Do you find yourself unresponsive to the world around you? Nothing seems to phase you, and you are numb to the painful reality that you’re stuck in a dead-end job. There is no secret recipe for a curing a career coma. What you can do is start taking charge of your situation.
“What would you do if you were stuck in one place and every day was exactly the same, and nothing that you did mattered?” — Broadcast TV Weatherman Phil Connors is assigned to cover the annual Groundhog Day in Punxsutawney, PA. Played by actor / comedian Bill Murray. Phil finds himself caught in an infinite time loop, repeating the same day over and over again.
Okay, campers. Rise and shine. It’s Groundhog Day!
Do you find yourself just going through the motions at work? Clocking in and clocking out, without truly investing your time? Author and Executive Coach Anne Marie Segal, “Given the risk-averse tendencies of most lawyers, coupled with demanding workloads, the concept of proactively creating a career path can be difficult to entertain. Yet if we do not drive our own careers, we are often driven down backroads and dead-ends that lead nowhere we wanted to go.”
Do you find yourself unresponsive to the world around you? Nothing seems to phase you, and you are numb to the painful reality that you’re stuck in a dead-end job. “Without a proactive strategy you very well may lose sight of your goals and find that your job is no longer fulfilling. Suddenly you realize that your career is way off track” — Shari Davidson, Top Legal Recruiter.
Know the warning signs.
- Churning out large amounts of work, with little thought. You are not working on deals, cases or projects that make a difference to the bottom line.
- You have become immune to what’s going on at the office and suddenly are not invited to important meetings.
- This self-induced coma has made you complacent, and you seldom take initiative to learn new skills. Your skill set is no longer relevant, and you now have limited options for advancement.
- Your appetite for challenging work has waned, and you have little to no motivation to grow or change for the better. You’ve become risk adverse. You’ve lost your edge and fear change.

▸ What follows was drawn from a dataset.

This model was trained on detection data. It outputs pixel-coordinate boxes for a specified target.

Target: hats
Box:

- You no longer see opportunities, and you are leaving money on the table. You are lost and cannot see the way out.
Wake up! Try something new and get some professional help.
Lawyer Coach Anne Marie Segal, “You cannot get out of a career coma just by ‘thinking yourself’ out of it. Highly intelligent people tend to rely too much on their intellectual abilities to solve problems. This is not a problem that cannot be solved through brain power alone. In fact, that approach creates the same blind spots that led to a career coma in the first place.”

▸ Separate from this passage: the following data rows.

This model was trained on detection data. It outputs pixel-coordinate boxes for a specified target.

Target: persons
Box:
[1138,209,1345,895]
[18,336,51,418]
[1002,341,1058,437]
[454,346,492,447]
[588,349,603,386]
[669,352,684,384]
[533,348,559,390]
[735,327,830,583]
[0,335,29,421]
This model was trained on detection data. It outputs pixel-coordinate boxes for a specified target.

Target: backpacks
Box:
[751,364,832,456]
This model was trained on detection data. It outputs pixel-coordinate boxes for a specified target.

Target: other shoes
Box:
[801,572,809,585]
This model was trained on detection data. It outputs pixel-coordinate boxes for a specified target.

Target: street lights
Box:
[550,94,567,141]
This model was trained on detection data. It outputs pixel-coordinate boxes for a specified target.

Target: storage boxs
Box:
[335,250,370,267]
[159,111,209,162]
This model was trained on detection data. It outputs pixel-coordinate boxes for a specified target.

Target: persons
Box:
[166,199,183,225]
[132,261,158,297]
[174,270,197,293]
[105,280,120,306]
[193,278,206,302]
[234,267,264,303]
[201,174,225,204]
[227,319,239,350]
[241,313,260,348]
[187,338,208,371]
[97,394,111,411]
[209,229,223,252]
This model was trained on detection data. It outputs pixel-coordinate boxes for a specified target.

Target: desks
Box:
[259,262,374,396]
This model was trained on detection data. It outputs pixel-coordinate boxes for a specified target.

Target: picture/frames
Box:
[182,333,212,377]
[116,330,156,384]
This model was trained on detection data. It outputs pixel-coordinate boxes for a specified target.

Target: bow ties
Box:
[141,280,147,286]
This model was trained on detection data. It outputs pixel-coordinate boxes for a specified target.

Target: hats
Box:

On Balance Legal Search, CEO Shari Davidson — “There is no secret recipe for a curing a career coma. Every case is different. What you can do is start taking charge of your situation, which takes guts, expansive thinking and powerful contacts:
- Guts — First, you need to find the courage to recognize and admit to the problems that are plaguing your career. Then you need to make the commitment to addressing the problems head on and following it through to completion.

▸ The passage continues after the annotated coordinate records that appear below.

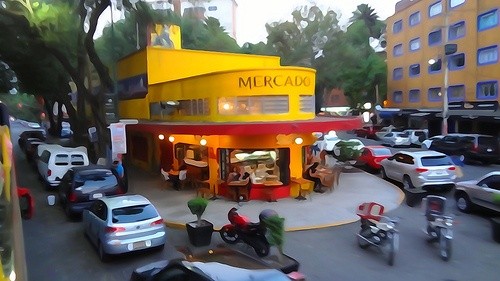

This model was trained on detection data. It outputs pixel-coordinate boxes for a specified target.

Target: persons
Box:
[110,160,125,188]
[160,161,325,202]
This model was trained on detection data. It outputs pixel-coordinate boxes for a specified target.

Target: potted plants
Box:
[262,216,299,275]
[186,198,214,246]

- Expansive Thinking — Second, accept that resolve and a commitment are not going to be enough. You’ve hit a wall and need to make some changes. You no longer share the firm’s interests, values or career priorities.
Instead, take time to understand who you are and what you want. Start thinking expansively, challenge yourself to re-engage and strategically find new solutions to reach the success you seek.
- Contacts and Networking — Lastly, you need to associate yourself with others who can help you get out of your rut. Go outside your comfort zone and put yourself into new centers of influence to widen your circle of friends. Get new perspectives from your new social networks.”
“Take the time to figure out what you think of you.” — Michael F. Melcher, Author, The Creative Lawyer. Get out from behind your desk and out of your comfort zone. Join an exercise group or gym. Take on some pro bono cases in areas of interest. Join the board or a committee of a non-profit organization. Go on informational interviews. Finding out what legal recruiters or other career professionals can offer.
Talk to a professional to get some honest feedback and support. Make those powerful connections that will get your career back on track.